MbnC Is Not Required for the Formation of the N-Terminal Oxazolone in the Methanobactin from Methylosinus trichosporium OB3b.

ABSTRACT

Methanobactins (MBs) are ribosomally synthesized and posttranslationally modified peptides (RiPPs) produced by methanotrophs for copper uptake. The posttranslational modification that defines MBs is the formation of two heterocyclic groups with associated thioamines from X-Cys dipeptide sequences. Both heterocyclic groups in the MB from Methylosinus trichosporium OB3b (MB-OB3b) are oxazolone groups. The precursor gene for MB-OB3b is mbnA, which is part of a gene cluster that contains both annotated and unannotated genes. One of those unannotated genes, mbnC, is found in all MB operons and, in conjunction with mbnB, is reported to be involved in the formation of both heterocyclic groups in all MBs. To determine the function of mbnC, a deletion mutation was constructed in M. trichosporium OB3b, and the MB produced from the ΔmbnC mutant was purified and structurally characterized by UV-visible absorption spectroscopy, mass spectrometry, and solution nuclear magnetic resonance (NMR) spectroscopy. MB-OB3b from the ΔmbnC mutant was missing the C-terminal Met and was also found to contain a Pro and a Cys in place of the pyrrolidinyl-oxazolone-thioamide group. These results demonstrate MbnC is required for the formation of the C-terminal pyrrolidinyl-oxazolone-thioamide group from the Pro-Cys dipeptide, but not for the formation of the N-terminal 3-methylbutanol-oxazolone-thioamide group from the N-terminal dipeptide Leu-Cys.
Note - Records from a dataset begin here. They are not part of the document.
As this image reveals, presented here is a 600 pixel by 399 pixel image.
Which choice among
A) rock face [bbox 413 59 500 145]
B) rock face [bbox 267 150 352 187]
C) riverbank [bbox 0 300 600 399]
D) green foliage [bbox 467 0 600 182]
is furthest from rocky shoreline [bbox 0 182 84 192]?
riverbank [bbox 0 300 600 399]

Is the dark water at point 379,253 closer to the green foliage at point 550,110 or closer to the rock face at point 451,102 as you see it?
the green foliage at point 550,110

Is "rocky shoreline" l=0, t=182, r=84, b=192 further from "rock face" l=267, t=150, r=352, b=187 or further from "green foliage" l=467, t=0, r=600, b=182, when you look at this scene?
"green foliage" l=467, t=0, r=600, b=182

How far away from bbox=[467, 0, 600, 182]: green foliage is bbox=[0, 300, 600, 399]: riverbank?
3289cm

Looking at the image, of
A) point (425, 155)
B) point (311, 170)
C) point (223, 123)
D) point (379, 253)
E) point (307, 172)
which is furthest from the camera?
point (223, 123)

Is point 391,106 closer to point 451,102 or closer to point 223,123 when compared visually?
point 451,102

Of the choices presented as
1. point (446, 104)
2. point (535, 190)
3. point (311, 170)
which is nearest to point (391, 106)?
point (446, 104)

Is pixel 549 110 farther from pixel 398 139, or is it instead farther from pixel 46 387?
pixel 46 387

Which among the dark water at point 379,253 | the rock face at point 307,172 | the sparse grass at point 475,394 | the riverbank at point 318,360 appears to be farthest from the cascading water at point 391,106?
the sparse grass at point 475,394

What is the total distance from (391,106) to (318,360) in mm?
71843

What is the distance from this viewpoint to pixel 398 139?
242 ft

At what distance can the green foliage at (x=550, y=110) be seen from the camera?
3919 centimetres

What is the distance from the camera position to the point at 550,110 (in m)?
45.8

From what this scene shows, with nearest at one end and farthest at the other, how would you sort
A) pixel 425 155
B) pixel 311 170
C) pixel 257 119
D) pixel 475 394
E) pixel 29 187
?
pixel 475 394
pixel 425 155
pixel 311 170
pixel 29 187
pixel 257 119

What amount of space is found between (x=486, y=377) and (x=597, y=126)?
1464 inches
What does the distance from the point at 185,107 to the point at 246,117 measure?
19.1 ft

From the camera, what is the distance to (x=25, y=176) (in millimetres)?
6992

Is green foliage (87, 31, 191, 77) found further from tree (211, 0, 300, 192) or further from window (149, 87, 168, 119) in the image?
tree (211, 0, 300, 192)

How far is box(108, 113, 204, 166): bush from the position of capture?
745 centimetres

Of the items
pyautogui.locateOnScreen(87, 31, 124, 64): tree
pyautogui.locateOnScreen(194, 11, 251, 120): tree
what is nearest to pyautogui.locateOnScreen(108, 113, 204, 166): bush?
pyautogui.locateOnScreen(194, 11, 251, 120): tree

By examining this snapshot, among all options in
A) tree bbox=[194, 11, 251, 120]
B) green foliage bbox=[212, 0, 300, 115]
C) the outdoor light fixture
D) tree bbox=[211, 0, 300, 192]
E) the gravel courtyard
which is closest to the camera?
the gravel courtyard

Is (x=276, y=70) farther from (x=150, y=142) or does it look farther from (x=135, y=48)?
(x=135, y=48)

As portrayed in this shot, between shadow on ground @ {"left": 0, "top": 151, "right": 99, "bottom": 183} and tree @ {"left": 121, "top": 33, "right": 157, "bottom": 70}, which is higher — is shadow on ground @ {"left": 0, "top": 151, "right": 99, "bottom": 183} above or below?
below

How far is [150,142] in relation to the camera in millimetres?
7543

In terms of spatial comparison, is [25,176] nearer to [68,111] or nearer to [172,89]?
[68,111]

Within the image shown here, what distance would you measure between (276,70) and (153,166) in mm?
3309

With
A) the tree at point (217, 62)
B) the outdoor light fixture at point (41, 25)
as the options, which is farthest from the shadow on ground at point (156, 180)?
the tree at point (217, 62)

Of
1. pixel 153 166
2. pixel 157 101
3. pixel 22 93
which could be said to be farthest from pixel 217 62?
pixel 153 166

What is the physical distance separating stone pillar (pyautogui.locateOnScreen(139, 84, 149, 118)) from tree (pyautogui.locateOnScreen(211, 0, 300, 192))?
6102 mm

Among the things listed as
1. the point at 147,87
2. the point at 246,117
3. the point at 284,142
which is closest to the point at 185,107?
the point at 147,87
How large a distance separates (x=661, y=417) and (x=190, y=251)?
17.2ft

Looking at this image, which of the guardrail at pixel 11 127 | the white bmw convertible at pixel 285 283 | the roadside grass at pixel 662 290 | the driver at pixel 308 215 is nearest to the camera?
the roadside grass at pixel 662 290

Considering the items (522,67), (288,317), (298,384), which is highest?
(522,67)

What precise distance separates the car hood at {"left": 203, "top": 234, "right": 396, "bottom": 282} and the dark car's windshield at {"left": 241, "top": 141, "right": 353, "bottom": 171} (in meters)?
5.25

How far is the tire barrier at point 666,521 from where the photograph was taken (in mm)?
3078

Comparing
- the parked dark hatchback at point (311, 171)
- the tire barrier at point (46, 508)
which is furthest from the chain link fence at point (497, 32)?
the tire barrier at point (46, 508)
IMPORTANCE A number of environmental and medical applications have been proposed for MBs, including bioremediation of toxic metals and nanoparticle formation, as well as the treatment of copper- and iron-related diseases. However, before MBs can be modified and optimized for any specific application, the biosynthetic pathway for MB production must be defined. The discovery that mbnC is involved in the formation of the C-terminal oxazolone group with associated thioamide but not for the formation of the N-terminal oxazolone group with associated thioamide in M. trichosporium OB3b suggests the enzymes responsible for posttranslational modification(s) of the two oxazolone groups are not identical.